┌──

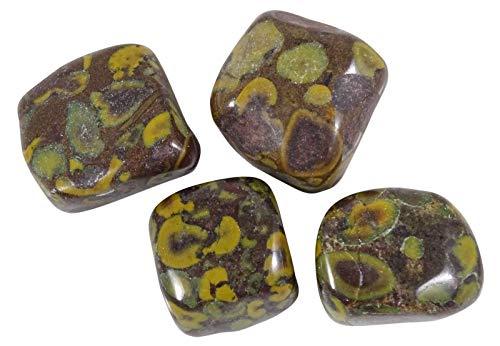 HARMONIZE Amapola Jasper Piedra roulées tamaño clasificado Piezas Piedras- 4 Reiki Naturel
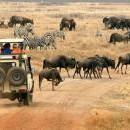 Екскурзия в Танзания - 3 ден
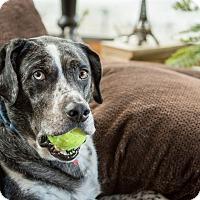 Adopt A Pet :: Earl - Northville, MI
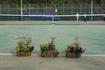 「第13回テニスイベント」~団体戦~開催報告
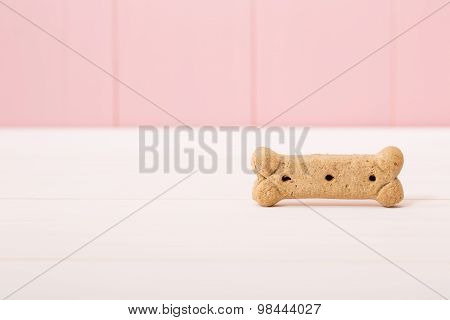 Bone Shaped Dog Treat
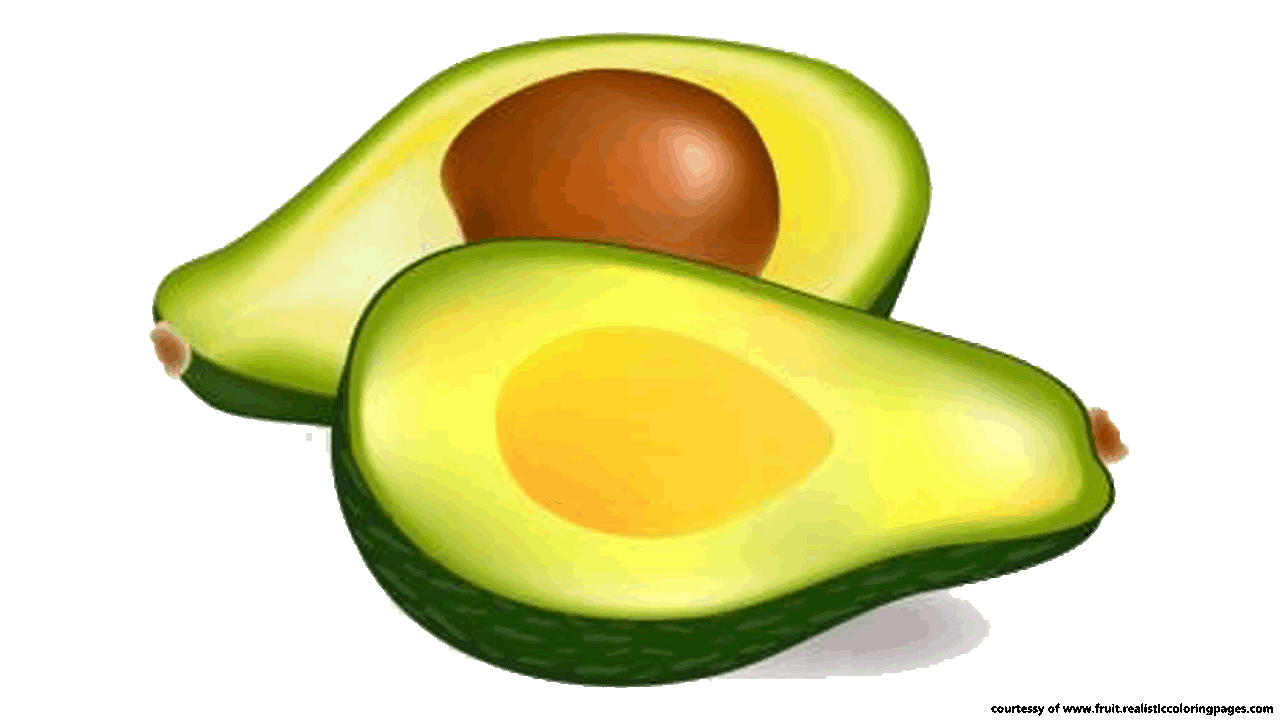 Avocado png images free. Fruits clipart transparent background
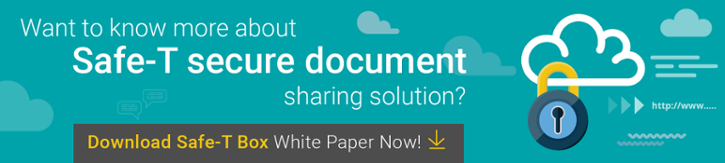 Download Safe-T Box White Paper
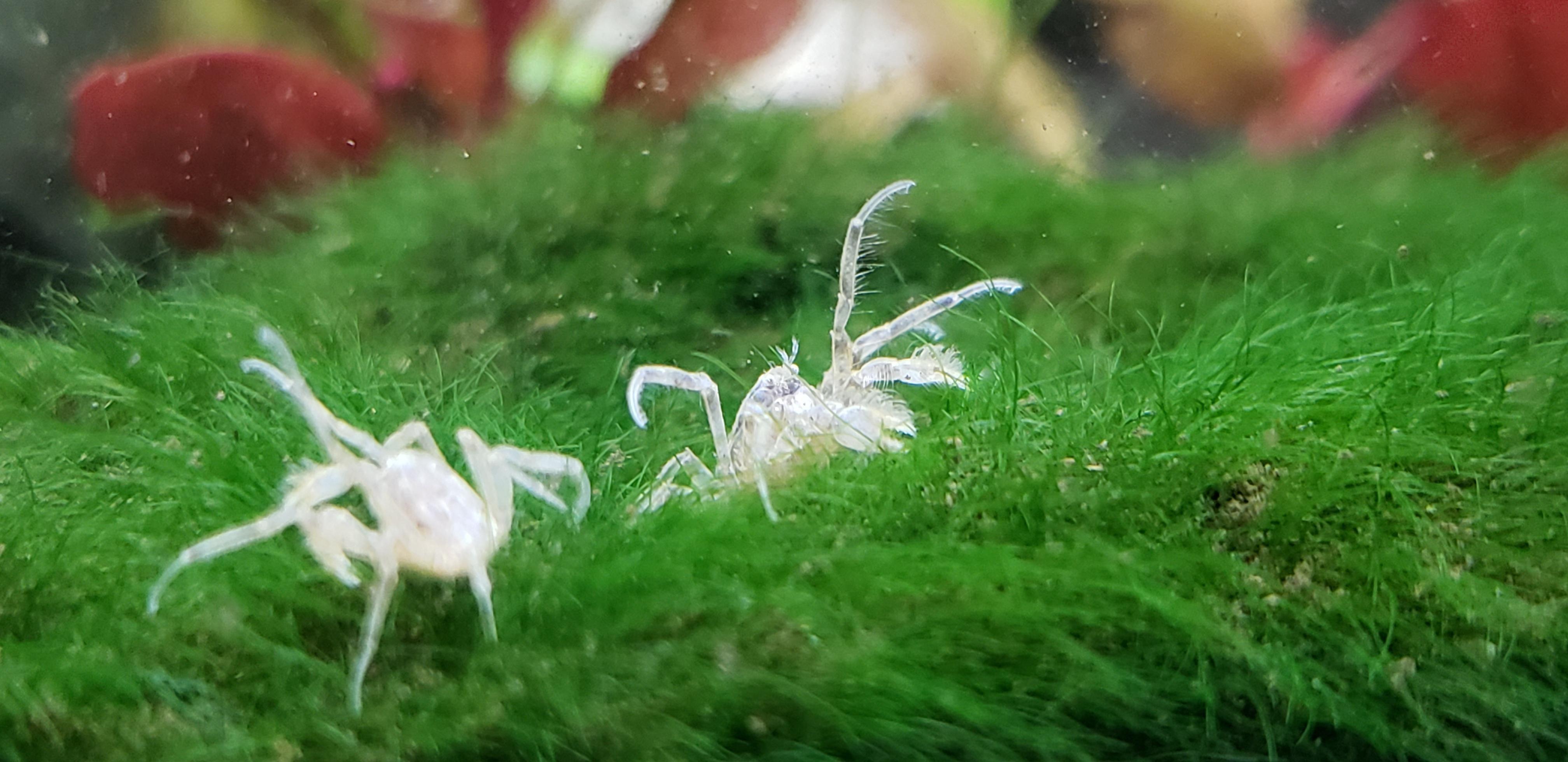 Thai Micro Crab Smallest Known Fully Aquatic Freshwater Crab In 2020 Growing Organic Food Grow Organic Organic Plants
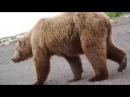 Когда бежать поздно... Да и не нужно! Туристы и медведица с медвежатами.
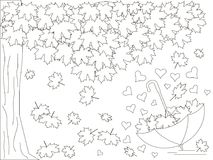 Monochrome romantic background with maple tree, inverted umbrella, hearts, falling maple leaves coloring book Stock Photos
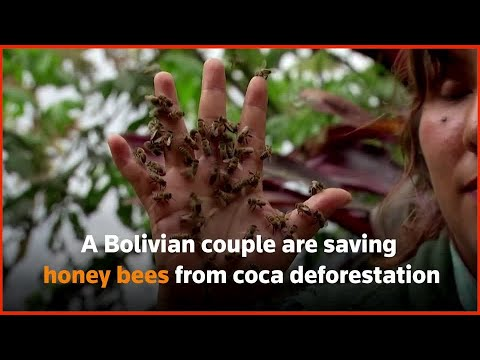 Bolivian couple saving honey bees from coca deforestation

└──

■ WHAT YOU ARE ASKED TO DO ■
Please return, without any change, the lines from the line containing "Monochrome romantic background" through the last line of the entries, dropping the pictures.

■ YOUR RESPONSE ■
 Monochrome romantic background with maple tree, inverted umbrella, hearts, falling maple leaves coloring book Stock Photos
 Bolivian couple saving honey bees from coca deforestation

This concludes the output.